◆ Consignes
(A) Relevez, dans l'ordre d'apparition, toutes les personnes nommées dans le dernier paragraphe de l'article sur Palacio.
(B) Recopiez sans rien changer le passage de l'article sur Palacio qui commence aux mots « Le 9 juillet » et s'arrête après « tirera aucun penalty. ».

═══ Texte de référence ═══

Par Markus Kaufmann, à Santiago du Chili
Palacio, brûlé par la lumière

Un an après l'épopée du Mondial brésilien, l'Argentine est en finale de la Copa América. Elle affrontera le Chili dans ce qui constitue une finale de rêve, faite de rivalité, de coups de génie, de mauvais esprit et de grands champions. Mais il manquera un homme. Un joueur qui a fait partie de la campagne brésilienne en 2014 avant d'être moqué, jeté et enfin oublié. Brûlé par la lumière.

Le 9 juillet 2014 aux alentours de 19 heures, l’Argentine de Sabella jette toutes ses forces dans la bataille qui l’oppose aux Pays-Bas de Van Gaal. Le combat est rude, les deux schémas s’annulent, et Sabella décide de faire entrer les mouvements infatigables de Rodrigo Palacio pour débloquer la rencontre. On joue la 81e minute, le joueur de l’Inter prend la place d’Enzo Pérez, et le coup semble finement joué. À la 115e minute, le numéro 18 se fait même oublier de la défense hollandaise aux six mètres et reçoit un service maradonesque de Messi. La qualification est au bout de son pied, mais Palacio choisit d’utiliser son crâne. Le tir est si mou que Cillessen s’en empare calmement. L’occasion est passée, Palacio ne tirera aucun penalty.

═══ Données fournies ═══

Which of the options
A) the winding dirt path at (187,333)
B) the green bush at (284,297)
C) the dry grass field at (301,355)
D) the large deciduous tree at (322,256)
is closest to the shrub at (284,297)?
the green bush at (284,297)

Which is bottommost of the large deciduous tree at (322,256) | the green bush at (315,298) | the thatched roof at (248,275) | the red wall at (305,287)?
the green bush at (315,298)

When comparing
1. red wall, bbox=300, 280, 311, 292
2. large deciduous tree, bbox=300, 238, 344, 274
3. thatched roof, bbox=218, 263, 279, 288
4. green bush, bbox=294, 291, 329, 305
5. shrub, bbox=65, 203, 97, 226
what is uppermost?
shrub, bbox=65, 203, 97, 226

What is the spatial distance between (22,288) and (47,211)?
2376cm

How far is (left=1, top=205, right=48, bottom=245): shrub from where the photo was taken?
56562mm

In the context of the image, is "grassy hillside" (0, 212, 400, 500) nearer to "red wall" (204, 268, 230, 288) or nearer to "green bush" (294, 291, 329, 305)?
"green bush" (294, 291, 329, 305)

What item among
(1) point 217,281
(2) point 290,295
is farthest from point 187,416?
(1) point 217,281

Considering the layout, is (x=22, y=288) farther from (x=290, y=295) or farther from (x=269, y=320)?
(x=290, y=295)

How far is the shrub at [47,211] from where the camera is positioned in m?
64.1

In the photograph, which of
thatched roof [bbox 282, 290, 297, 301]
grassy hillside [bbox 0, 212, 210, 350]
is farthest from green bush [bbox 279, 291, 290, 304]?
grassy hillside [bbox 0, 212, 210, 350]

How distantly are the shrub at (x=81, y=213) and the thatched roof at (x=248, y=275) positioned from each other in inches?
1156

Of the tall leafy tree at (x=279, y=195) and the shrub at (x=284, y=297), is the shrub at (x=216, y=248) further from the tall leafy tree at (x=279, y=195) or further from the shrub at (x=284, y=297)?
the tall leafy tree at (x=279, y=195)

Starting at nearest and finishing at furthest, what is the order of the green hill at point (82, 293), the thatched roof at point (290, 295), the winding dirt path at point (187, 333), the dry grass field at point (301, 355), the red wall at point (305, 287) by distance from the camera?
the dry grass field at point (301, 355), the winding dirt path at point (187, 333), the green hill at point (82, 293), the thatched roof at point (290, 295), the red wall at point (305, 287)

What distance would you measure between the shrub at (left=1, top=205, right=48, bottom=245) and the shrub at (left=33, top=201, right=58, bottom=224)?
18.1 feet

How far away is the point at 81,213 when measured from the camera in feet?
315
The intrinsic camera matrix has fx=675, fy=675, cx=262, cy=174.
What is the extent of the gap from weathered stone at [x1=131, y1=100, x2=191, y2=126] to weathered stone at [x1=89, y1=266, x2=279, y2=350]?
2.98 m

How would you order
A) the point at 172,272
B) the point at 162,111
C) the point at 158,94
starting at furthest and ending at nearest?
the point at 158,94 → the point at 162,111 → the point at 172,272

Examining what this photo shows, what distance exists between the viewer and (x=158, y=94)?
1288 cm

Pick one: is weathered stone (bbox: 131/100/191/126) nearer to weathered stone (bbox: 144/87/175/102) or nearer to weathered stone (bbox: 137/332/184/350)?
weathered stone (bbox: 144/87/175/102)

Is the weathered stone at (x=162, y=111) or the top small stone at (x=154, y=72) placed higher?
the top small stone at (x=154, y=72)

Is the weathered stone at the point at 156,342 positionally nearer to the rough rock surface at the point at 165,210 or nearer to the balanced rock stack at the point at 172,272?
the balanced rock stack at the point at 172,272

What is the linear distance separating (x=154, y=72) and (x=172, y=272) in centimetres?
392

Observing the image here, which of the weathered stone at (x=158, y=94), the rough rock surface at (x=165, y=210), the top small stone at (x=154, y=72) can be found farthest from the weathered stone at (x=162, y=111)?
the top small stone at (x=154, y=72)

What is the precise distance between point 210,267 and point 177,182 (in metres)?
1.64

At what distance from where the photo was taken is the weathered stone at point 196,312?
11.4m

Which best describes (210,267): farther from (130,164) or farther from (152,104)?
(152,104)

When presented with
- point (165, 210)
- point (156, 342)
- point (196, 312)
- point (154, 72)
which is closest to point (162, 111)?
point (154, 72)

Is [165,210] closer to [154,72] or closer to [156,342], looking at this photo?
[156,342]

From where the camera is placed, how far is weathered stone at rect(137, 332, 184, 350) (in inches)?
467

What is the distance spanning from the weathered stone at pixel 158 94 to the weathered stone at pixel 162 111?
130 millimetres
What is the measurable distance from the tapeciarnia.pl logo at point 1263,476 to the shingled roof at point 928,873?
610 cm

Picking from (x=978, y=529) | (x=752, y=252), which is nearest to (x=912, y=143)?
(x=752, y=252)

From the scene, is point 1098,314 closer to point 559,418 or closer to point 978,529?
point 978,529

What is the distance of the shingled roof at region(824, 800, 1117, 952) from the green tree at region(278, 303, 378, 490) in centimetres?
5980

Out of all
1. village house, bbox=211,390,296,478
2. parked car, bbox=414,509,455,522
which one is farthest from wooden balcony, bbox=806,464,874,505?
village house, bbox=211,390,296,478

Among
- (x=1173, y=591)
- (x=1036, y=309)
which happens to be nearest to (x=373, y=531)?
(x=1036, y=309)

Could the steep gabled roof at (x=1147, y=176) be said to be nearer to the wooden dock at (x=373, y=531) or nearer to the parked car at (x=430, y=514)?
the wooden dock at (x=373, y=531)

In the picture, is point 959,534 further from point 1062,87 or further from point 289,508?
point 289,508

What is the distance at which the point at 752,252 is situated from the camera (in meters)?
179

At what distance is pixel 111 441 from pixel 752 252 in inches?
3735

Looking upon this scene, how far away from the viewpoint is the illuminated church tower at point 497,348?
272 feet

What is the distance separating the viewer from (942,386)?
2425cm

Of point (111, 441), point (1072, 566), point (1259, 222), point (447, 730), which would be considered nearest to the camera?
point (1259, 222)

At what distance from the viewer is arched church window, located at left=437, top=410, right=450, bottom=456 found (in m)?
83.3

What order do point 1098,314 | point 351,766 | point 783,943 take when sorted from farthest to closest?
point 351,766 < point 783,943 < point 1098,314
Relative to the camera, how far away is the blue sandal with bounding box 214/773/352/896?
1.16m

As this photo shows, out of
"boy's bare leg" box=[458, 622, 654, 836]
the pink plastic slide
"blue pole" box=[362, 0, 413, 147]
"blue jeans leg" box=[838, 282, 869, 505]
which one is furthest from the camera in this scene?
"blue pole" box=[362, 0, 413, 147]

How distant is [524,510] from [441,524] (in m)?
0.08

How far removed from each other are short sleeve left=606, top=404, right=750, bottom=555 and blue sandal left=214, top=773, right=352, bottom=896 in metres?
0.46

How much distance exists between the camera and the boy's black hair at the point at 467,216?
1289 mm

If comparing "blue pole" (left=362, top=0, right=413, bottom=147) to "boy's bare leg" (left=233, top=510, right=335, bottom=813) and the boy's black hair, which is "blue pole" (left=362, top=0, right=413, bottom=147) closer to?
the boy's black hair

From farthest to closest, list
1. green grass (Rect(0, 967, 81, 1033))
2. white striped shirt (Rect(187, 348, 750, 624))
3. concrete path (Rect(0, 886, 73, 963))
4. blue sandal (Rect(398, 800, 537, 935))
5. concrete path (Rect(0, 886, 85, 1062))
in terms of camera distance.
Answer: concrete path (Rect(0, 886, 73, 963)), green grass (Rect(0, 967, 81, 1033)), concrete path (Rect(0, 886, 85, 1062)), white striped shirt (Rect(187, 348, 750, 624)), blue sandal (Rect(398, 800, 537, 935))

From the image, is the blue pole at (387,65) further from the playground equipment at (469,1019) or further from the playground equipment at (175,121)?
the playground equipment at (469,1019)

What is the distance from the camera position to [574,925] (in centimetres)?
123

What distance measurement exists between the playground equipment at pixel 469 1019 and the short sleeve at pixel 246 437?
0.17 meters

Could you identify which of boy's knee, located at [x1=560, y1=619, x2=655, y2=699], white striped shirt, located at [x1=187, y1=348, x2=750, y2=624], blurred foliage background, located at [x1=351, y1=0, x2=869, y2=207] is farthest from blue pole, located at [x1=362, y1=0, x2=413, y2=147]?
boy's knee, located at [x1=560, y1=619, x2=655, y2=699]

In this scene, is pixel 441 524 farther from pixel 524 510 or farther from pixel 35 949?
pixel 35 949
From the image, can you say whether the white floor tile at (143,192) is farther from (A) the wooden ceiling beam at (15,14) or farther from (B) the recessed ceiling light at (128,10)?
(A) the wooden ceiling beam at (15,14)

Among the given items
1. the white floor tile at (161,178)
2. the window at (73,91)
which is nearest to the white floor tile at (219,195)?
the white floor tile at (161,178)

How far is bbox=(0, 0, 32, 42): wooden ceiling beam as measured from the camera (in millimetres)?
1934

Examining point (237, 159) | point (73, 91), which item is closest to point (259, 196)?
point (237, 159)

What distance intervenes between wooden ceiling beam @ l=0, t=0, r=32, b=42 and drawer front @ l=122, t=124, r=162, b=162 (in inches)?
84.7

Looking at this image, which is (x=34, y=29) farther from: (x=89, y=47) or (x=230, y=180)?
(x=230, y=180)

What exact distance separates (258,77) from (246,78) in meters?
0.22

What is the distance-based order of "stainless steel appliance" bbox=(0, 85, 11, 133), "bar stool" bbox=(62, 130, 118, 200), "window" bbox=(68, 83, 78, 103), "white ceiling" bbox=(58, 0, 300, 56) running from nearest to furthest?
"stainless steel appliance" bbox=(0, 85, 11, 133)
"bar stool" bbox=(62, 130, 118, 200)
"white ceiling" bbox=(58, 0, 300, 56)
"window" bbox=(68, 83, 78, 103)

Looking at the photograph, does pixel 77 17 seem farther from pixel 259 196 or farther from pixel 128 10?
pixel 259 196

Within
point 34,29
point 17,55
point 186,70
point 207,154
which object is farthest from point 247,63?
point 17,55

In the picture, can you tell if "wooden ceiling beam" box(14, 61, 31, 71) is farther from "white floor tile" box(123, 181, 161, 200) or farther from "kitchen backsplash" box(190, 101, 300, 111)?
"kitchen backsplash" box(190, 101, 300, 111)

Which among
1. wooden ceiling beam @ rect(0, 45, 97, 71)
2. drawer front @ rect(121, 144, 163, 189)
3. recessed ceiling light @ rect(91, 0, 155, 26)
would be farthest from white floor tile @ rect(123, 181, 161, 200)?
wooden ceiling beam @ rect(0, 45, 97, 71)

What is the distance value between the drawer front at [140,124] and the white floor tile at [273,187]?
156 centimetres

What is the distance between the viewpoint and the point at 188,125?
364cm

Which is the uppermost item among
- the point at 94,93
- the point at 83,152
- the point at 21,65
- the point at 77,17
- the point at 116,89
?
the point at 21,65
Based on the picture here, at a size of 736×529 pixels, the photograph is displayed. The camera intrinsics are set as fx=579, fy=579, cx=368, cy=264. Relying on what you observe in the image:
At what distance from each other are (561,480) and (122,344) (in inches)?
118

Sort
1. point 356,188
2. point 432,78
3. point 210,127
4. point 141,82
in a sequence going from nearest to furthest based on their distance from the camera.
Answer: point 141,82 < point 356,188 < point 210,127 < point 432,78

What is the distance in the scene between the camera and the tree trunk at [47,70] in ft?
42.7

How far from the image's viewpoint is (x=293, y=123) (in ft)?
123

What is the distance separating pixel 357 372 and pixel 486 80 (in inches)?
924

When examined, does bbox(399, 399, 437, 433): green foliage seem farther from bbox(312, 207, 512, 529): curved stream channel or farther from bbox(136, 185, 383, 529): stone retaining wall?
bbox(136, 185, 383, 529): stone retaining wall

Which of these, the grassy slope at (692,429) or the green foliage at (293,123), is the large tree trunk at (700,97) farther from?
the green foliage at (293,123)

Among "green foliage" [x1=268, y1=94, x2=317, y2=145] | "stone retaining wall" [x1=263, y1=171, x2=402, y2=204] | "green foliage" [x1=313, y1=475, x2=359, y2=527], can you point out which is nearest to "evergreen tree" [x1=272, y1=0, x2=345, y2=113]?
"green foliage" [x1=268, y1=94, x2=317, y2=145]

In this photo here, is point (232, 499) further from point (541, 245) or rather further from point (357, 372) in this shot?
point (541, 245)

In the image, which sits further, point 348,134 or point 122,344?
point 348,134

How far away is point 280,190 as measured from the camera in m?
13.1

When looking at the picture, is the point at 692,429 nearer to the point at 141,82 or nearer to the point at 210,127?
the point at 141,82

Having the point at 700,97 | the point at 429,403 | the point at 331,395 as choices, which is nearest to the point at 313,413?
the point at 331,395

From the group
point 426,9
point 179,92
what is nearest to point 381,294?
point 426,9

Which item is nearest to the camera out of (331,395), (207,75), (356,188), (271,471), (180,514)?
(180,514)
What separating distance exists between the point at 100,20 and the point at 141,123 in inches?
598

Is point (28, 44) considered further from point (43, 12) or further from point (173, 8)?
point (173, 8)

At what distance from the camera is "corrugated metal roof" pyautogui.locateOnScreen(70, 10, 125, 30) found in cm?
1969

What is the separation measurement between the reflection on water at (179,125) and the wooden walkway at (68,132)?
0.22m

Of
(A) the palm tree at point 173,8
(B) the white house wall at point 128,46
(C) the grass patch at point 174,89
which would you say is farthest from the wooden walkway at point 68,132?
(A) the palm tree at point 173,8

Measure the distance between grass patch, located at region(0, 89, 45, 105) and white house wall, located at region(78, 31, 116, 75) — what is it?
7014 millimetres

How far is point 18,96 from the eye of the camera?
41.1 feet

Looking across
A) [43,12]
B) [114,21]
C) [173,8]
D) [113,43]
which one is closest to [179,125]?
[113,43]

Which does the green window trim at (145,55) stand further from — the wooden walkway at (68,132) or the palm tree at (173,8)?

═══

◆ Réponses par consigne
(A) Sabella, Van Gaal, Rodrigo Palacio, Enzo Pérez, Messi, Cillessen

(B)
Le 9 juillet 2014 aux alentours de 19 heures, l’Argentine de Sabella jette toutes ses forces dans la bataille qui l’oppose aux Pays-Bas de Van Gaal. Le combat est rude, les deux schémas s’annulent, et Sabella décide de faire entrer les mouvements infatigables de Rodrigo Palacio pour débloquer la rencontre. On joue la 81e minute, le joueur de l’Inter prend la place d’Enzo Pérez, et le coup semble finement joué. À la 115e minute, le numéro 18 se fait même oublier de la défense hollandaise aux six mètres et reçoit un service maradonesque de Messi. La qualification est au bout de son pied, mais Palacio choisit d’utiliser son crâne. Le tir est si mou que Cillessen s’en empare calmement. L’occasion est passée, Palacio ne tirera aucun penalty.